Reconoció que “genera mucha discusión” esta temática, y que en los ’90 se ayudó a la organización de las prostitutas como trabajadoras sexuales, porque “en el marco de las políticas neoliberales había una necesidad de trabajo”.
Dijo no obstante a la agencia APP que ahora la situación es otra y tras “esta década ganada” no se puede considerar que la prostitución es un ‘trabajo sexual’, sino que es una ‘explotación sexual’. Al preguntársele si lo considera así en todos los casos, respondió afirmativamente.
Señaló no obstante que en este sentido “hay mucha discusión” y todavía “me hace ruido” tener que decir que no se puede considerar a la prostitución ‘trabajo sexual’.
Indicó que es verdad que hay mujeres que trabajan por cuenta propia y expresan que tienen el derecho a disponer de su cuerpo, pero “nosotros como Estado tenemos que garantizar y generar políticas públicas puedan tener acceso a otro trabajo”.
Reconoció además a la agencia APP que por eso la Asociación de Mujeres Meretrices de la Argentina (AMMAR) se opuso a la ley que prohíbe los cabarets, porque consideraba que se le cerraban “fuentes de trabajo”.

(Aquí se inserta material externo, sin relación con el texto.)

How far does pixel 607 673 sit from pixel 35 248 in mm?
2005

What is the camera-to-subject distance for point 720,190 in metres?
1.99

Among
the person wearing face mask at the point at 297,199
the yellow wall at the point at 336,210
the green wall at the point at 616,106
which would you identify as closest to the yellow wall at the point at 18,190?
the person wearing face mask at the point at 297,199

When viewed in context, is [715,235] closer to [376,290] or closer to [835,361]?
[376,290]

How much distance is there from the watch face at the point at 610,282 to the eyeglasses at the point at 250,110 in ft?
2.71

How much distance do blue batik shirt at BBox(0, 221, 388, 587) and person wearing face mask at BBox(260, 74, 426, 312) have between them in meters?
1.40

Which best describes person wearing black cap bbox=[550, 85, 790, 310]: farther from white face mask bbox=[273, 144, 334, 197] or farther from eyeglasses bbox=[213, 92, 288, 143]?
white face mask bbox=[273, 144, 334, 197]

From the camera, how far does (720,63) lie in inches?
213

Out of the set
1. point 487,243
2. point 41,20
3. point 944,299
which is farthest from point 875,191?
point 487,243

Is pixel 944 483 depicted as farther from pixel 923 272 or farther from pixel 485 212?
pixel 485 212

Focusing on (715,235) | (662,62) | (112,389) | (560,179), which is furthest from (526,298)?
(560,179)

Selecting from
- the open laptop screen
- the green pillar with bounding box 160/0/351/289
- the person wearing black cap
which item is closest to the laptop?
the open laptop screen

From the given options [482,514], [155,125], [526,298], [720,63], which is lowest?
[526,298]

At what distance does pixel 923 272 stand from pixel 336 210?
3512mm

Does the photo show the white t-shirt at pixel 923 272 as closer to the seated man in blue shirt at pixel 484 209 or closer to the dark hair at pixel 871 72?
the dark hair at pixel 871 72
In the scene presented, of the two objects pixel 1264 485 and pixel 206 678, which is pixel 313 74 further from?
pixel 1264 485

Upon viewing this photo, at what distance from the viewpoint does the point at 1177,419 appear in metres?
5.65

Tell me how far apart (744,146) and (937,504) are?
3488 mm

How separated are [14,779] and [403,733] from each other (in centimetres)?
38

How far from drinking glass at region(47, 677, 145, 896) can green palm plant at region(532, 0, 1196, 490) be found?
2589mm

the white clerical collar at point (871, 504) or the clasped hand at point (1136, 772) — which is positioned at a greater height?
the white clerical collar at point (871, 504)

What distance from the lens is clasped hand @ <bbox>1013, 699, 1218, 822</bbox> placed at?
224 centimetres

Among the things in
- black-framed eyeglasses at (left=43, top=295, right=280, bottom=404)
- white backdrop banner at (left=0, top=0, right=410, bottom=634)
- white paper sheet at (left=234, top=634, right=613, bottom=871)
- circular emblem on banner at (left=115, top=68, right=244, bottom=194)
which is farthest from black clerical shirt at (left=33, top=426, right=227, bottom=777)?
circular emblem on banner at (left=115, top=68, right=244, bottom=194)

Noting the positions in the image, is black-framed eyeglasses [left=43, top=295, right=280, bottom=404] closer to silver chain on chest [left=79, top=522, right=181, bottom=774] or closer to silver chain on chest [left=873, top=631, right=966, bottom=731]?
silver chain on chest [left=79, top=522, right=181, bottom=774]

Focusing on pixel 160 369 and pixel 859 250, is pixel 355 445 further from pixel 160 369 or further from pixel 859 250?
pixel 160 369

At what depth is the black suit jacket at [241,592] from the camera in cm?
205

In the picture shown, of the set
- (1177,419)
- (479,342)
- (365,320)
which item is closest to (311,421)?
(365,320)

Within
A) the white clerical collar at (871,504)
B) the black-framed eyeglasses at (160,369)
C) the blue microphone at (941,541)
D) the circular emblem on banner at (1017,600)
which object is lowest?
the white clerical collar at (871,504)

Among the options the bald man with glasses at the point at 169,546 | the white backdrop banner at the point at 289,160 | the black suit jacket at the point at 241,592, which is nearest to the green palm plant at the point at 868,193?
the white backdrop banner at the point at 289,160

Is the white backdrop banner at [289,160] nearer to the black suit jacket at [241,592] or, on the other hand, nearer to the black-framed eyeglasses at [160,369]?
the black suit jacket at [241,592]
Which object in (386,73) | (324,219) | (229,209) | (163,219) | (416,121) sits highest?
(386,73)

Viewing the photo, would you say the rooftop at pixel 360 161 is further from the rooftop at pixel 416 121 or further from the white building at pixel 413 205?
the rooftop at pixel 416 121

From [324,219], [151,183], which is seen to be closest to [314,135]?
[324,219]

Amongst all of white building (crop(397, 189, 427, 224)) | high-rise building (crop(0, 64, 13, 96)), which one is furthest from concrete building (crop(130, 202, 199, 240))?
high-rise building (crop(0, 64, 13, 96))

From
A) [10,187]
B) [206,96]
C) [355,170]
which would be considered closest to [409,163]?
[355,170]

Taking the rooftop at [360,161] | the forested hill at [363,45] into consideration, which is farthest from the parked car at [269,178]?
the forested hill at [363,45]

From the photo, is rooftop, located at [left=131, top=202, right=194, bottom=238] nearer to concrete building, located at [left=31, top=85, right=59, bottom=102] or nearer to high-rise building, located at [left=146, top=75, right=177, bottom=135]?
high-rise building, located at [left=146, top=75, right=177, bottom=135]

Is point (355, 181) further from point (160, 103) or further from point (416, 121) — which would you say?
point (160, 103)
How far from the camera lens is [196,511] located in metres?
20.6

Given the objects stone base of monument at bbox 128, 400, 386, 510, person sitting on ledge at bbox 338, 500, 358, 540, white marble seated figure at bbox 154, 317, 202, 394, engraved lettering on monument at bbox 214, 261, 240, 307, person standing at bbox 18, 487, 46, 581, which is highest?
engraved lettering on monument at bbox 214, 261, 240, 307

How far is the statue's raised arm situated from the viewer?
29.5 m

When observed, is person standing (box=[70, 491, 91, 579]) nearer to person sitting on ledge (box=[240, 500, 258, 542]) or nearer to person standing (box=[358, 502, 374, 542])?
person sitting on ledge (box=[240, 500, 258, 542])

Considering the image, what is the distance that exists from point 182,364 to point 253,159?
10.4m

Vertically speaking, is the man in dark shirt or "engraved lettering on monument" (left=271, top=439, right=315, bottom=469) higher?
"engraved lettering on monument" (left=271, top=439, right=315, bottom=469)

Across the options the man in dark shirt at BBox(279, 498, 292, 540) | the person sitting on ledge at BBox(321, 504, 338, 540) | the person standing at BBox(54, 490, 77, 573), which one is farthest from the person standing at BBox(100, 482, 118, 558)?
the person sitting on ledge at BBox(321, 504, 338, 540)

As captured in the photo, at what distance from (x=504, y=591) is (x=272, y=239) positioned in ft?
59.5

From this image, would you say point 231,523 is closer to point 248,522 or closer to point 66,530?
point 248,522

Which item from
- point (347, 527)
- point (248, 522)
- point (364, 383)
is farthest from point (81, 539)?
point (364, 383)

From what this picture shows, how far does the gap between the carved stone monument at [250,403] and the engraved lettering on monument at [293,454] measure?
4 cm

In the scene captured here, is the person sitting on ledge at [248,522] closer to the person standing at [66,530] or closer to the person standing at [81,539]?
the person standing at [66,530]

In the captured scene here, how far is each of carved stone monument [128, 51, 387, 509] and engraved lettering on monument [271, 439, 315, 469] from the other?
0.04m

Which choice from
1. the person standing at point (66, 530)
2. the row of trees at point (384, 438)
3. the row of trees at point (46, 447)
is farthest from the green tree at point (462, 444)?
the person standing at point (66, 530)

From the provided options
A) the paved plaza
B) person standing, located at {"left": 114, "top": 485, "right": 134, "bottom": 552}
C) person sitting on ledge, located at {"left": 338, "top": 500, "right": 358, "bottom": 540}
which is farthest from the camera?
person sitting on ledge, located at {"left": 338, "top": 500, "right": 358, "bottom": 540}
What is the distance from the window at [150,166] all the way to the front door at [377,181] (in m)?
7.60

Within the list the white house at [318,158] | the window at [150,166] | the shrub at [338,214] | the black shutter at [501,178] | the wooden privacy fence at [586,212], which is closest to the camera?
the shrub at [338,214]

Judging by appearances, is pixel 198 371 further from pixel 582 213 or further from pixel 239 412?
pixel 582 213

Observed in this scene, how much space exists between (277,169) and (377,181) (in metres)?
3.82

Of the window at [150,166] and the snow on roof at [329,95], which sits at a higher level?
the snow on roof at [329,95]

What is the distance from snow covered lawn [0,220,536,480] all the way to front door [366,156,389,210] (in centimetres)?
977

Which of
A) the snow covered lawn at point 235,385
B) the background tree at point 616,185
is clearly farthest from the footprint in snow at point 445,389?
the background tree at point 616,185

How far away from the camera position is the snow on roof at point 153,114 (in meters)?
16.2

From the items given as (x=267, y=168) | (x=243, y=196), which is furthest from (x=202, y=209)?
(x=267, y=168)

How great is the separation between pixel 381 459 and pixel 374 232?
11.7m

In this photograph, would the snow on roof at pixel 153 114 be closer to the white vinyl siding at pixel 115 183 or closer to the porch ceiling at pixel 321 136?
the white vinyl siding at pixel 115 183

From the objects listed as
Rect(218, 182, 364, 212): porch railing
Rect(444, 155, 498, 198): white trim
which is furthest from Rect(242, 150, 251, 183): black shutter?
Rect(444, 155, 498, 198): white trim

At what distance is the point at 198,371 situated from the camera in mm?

Indicó además que muchas veces tras el discurso de muchos de defender la opción de la mujer a vender su cuerpo, se esconde “la doble moral”.
Expresó que todo esto marca “que falta mucho de concientización o de trabajo real de transformación cultural”.
Expresó que más allá de las polémicas está cada vez más claro “el flagelo” que implica la trata de personas, y por eso es mayor “el espectro político” que respalda leyes para revertir esto.